------ SUPPLIED INFORMATION ------

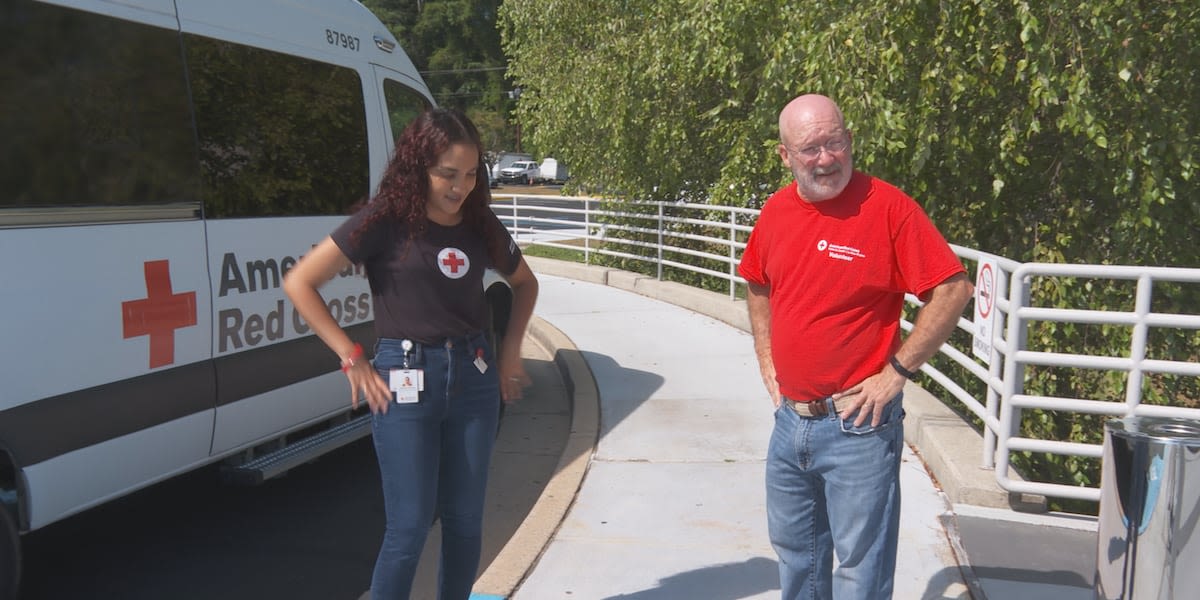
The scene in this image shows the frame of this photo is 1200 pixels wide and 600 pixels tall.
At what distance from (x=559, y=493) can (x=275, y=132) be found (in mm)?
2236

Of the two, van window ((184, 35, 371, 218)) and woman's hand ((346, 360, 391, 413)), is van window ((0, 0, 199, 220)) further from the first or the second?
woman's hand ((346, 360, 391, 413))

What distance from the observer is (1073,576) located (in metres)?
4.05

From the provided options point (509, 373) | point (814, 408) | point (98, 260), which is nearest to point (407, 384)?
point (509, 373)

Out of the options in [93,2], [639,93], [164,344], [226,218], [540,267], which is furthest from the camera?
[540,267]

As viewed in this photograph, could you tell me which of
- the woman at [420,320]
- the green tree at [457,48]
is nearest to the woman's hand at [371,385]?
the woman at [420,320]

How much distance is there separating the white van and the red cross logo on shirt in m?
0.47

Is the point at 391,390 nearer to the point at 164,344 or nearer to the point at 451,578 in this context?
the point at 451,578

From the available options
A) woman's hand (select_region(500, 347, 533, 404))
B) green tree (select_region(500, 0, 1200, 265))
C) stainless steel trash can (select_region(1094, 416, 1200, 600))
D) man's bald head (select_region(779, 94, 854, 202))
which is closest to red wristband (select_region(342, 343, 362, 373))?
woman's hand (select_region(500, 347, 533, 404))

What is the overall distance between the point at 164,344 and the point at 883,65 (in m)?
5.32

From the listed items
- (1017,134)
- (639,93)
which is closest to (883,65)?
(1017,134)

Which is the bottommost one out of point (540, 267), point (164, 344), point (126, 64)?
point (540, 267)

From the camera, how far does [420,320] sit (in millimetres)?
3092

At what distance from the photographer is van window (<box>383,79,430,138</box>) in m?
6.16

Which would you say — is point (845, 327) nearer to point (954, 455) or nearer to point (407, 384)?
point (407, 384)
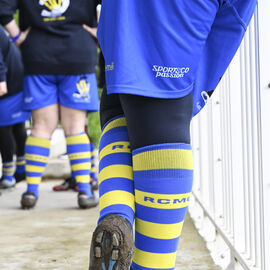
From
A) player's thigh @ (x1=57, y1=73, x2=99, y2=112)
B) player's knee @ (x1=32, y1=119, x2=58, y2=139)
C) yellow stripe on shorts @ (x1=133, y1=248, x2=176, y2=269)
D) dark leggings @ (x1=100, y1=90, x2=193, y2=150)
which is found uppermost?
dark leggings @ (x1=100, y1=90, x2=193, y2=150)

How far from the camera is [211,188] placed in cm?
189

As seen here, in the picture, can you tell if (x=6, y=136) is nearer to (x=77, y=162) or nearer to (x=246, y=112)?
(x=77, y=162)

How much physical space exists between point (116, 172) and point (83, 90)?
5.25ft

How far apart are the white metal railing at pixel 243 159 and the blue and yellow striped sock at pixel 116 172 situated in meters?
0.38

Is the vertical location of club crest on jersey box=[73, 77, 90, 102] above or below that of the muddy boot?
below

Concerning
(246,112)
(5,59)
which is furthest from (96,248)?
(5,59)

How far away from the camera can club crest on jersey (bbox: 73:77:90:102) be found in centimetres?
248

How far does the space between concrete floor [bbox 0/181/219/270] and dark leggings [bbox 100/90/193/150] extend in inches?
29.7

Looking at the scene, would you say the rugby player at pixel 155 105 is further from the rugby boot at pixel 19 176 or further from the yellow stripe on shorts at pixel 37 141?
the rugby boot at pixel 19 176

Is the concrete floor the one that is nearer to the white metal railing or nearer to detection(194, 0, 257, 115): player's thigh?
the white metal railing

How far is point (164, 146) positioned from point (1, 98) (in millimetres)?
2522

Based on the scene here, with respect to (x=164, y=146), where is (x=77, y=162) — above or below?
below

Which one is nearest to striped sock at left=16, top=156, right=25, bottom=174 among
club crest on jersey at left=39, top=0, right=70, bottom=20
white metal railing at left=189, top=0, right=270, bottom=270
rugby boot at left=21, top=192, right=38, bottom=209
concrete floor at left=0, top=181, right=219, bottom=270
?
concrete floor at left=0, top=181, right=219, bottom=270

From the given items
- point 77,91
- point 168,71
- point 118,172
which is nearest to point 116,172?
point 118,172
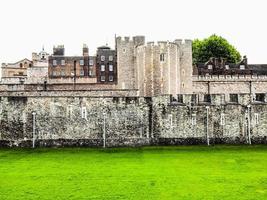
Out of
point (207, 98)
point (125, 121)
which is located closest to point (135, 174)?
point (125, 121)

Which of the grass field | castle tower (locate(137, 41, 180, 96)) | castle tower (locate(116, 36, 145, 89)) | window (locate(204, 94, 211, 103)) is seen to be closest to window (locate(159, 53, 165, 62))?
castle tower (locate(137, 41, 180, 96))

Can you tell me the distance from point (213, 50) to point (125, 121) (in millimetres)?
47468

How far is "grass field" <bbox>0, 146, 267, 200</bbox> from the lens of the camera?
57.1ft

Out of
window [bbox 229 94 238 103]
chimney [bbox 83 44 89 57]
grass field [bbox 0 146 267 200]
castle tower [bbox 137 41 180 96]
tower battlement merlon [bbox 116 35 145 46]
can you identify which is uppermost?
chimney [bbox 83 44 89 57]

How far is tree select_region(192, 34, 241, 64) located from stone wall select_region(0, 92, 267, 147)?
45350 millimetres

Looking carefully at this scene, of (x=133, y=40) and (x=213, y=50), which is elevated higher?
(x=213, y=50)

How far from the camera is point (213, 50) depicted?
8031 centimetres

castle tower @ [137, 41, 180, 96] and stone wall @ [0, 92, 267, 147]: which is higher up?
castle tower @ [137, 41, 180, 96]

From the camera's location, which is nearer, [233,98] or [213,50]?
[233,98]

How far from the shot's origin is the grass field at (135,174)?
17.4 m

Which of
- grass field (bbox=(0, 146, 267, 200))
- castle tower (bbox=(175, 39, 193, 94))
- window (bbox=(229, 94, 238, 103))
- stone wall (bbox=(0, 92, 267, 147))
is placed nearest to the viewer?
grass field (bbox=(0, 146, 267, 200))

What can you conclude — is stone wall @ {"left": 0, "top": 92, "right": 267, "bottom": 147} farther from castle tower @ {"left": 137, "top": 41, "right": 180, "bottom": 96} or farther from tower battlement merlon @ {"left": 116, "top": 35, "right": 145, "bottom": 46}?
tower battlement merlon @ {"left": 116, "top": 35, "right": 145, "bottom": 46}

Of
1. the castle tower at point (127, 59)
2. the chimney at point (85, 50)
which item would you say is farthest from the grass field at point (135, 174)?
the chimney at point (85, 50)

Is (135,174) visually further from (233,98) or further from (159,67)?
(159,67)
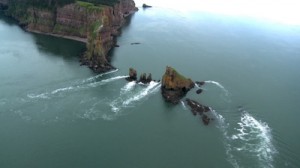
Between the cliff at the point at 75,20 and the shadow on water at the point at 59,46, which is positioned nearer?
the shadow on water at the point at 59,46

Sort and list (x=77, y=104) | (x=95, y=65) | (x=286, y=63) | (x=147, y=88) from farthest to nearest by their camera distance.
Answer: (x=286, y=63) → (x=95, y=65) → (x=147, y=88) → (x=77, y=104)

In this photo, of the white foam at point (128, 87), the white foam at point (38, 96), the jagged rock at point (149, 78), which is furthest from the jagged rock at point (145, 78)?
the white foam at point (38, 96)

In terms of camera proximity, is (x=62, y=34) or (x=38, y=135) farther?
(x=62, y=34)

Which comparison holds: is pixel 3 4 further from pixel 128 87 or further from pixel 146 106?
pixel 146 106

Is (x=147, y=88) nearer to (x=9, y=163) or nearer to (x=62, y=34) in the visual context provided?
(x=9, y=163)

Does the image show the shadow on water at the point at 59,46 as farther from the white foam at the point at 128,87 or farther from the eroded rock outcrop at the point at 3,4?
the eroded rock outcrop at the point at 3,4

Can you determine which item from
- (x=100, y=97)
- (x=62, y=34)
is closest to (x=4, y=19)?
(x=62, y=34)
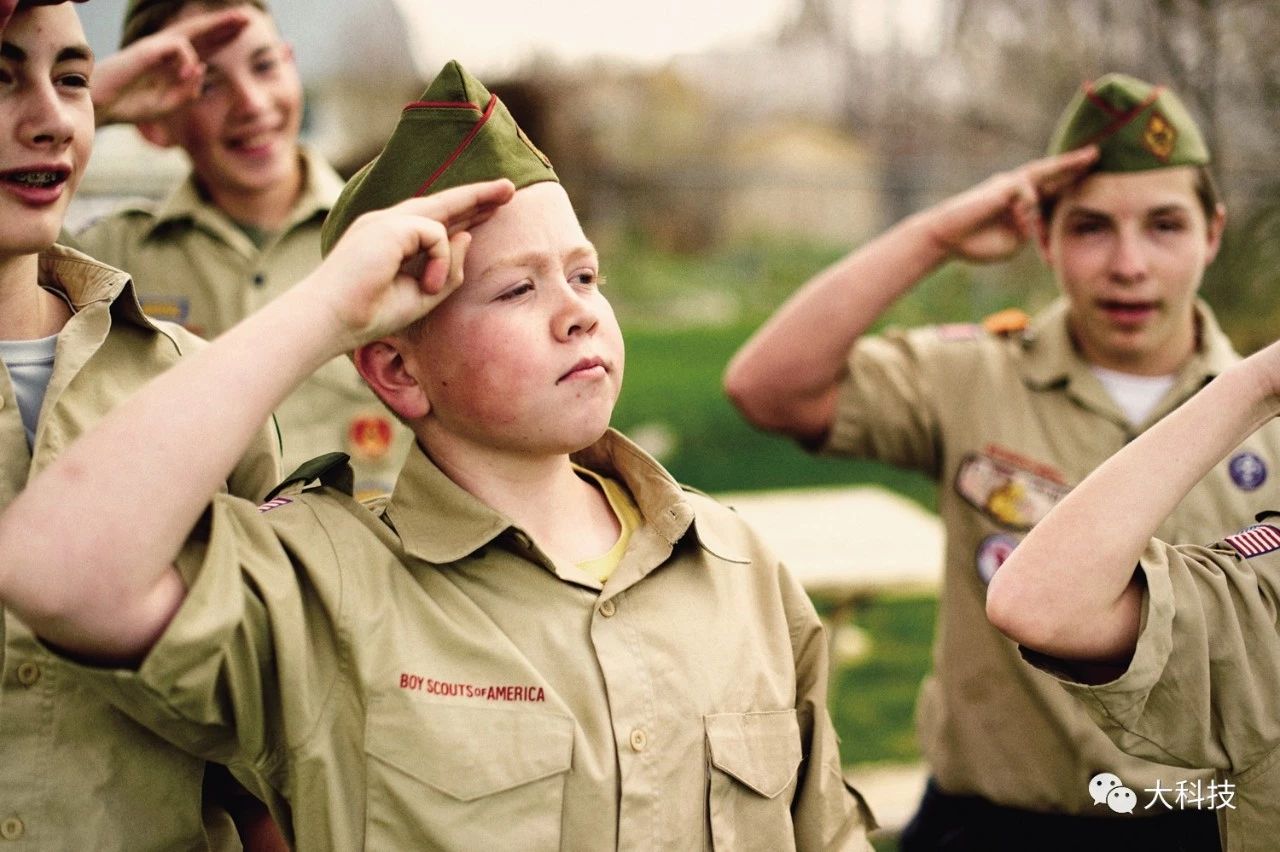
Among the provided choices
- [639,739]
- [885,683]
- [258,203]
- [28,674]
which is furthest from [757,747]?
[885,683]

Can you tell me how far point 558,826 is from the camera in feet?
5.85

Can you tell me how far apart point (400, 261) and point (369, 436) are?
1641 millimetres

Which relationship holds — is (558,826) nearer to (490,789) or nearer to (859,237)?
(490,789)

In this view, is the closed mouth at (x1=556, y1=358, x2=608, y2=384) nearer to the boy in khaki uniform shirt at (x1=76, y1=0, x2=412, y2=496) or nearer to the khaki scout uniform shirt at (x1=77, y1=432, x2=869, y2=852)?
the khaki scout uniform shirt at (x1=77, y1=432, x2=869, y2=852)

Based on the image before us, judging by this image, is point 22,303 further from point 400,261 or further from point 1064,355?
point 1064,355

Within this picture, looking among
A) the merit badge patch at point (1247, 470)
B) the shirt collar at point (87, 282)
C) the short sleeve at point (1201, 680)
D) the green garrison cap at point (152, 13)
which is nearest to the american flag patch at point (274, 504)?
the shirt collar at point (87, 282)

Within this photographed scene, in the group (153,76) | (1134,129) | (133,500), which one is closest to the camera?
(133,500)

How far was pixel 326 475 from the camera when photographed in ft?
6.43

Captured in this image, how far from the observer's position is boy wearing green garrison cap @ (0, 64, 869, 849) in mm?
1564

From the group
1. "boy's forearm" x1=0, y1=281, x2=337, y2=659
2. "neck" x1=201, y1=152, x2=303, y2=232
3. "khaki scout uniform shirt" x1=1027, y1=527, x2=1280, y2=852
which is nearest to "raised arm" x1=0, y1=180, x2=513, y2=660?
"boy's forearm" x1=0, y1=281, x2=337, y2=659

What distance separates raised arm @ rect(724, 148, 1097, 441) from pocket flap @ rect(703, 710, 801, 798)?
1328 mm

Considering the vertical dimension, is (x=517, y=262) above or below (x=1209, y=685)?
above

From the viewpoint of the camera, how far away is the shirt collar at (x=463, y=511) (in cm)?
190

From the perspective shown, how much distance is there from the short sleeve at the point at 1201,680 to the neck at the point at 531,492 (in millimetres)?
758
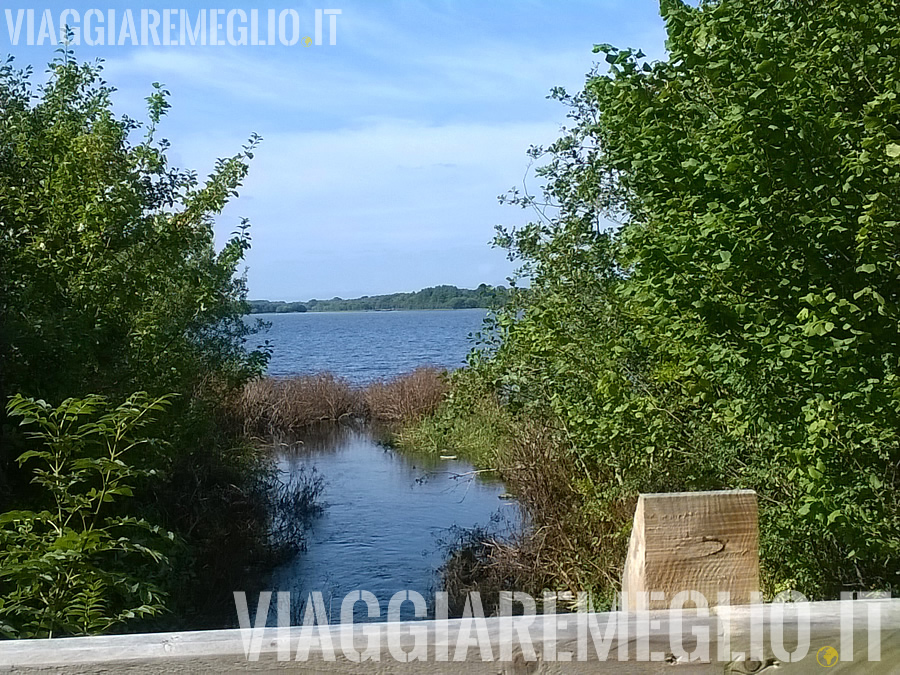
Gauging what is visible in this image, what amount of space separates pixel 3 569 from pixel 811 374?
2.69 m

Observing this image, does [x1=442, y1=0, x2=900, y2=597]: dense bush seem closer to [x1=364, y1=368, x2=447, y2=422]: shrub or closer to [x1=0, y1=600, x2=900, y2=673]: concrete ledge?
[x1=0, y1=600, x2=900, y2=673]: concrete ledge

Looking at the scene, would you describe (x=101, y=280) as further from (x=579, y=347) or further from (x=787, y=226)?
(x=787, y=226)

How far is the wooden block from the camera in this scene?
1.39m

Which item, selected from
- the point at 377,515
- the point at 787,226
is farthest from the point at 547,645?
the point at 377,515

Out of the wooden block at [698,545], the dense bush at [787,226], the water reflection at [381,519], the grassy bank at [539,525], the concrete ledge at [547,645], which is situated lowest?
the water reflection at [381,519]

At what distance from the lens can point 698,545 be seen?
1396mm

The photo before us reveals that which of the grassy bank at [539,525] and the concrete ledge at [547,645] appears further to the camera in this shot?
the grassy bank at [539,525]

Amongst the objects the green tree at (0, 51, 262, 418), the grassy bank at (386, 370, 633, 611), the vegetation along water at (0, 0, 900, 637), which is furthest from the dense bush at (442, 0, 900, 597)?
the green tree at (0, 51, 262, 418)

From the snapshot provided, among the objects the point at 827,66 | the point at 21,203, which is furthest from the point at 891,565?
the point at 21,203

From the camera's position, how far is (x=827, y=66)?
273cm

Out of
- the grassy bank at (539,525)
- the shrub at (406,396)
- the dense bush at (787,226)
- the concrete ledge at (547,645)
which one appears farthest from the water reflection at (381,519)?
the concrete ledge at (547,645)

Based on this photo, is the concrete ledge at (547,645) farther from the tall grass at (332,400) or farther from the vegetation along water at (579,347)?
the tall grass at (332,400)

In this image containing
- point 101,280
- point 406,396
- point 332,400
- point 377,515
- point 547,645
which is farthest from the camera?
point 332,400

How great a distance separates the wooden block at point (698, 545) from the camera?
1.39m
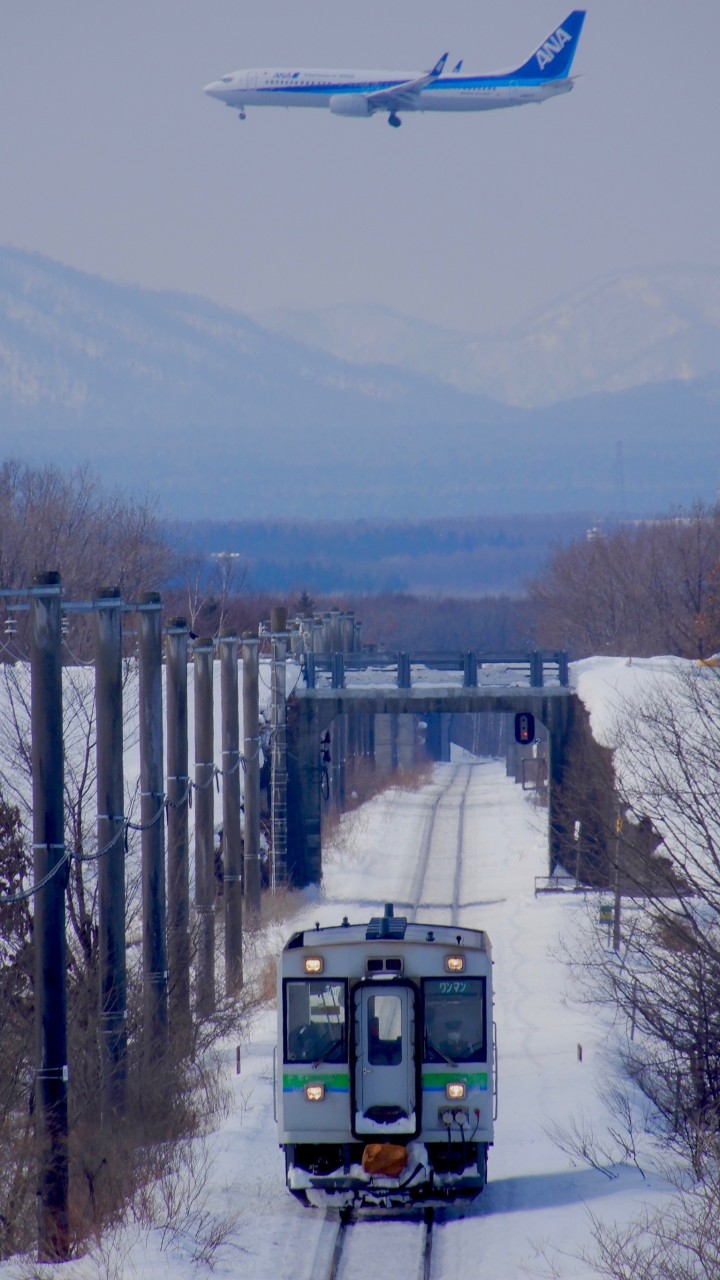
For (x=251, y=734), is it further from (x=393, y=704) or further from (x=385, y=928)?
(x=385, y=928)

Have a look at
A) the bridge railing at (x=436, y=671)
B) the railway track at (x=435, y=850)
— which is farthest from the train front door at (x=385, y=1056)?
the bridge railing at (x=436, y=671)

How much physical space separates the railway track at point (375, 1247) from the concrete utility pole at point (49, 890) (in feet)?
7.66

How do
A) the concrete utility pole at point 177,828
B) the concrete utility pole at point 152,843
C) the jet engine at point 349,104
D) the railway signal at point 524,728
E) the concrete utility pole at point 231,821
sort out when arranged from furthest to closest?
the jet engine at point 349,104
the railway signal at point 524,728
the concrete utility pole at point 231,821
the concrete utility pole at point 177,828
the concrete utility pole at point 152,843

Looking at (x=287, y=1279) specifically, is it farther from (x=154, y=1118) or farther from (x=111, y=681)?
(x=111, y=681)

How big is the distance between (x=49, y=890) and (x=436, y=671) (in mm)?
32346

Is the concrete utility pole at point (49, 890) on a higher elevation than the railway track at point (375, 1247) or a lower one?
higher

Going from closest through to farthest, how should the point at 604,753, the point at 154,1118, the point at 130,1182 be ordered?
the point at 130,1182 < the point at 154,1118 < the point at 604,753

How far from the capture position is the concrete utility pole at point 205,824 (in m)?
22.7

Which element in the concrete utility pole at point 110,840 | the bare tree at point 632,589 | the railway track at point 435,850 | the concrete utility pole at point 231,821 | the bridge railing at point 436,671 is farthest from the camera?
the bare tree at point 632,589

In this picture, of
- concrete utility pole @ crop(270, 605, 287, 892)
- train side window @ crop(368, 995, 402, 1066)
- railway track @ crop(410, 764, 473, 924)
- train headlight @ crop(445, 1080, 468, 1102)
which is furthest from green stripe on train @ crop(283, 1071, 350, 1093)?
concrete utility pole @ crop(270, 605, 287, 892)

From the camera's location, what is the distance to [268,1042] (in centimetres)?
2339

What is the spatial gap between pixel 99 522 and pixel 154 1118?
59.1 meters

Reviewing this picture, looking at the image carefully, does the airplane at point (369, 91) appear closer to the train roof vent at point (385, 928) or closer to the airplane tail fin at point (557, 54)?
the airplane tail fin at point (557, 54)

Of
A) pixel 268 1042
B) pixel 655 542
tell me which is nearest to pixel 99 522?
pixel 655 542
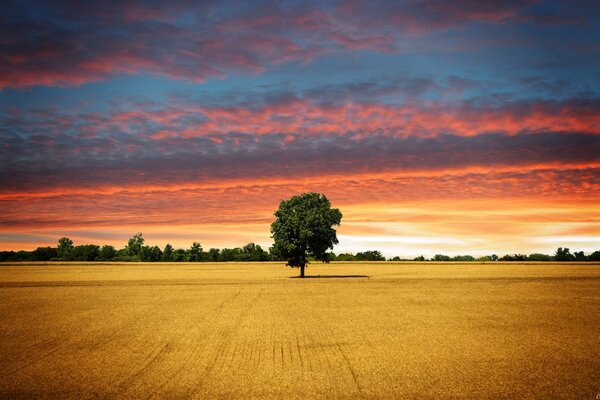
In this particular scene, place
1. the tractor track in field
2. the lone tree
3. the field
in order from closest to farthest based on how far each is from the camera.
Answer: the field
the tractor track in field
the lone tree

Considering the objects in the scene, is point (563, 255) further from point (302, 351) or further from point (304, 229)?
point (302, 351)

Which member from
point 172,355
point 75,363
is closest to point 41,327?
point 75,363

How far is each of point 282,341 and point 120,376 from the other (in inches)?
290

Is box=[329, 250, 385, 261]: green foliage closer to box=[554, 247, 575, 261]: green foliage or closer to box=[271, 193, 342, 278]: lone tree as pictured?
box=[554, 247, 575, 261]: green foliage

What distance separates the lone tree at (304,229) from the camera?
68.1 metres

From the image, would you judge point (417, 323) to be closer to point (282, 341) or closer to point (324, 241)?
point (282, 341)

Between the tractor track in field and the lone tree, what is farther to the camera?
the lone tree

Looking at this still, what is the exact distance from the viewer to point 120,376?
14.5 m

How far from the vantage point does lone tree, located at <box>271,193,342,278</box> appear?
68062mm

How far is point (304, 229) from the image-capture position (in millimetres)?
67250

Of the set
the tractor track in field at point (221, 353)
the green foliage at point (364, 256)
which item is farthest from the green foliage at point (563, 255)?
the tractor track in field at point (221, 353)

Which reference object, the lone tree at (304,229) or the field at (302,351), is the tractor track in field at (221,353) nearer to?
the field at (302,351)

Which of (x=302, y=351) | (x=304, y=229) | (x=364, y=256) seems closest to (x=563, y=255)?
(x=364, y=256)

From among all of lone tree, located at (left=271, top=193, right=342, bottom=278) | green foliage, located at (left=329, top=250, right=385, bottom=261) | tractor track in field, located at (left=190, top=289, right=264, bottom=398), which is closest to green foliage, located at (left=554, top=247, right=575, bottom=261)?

------

* DIRECTION
Add 16 to each number in the answers (the point coordinates and the distance) and write out again, with the requests unchanged, only the lines of the listing that begin at the line containing "Looking carefully at" and stop after the line containing "8031 centimetres".

* THE RESULT
Looking carefully at this scene, of (x=133, y=40) and (x=213, y=50), which is elevated higher?
(x=229, y=66)

How far from the camera is point (213, 50) depicted?
8047 centimetres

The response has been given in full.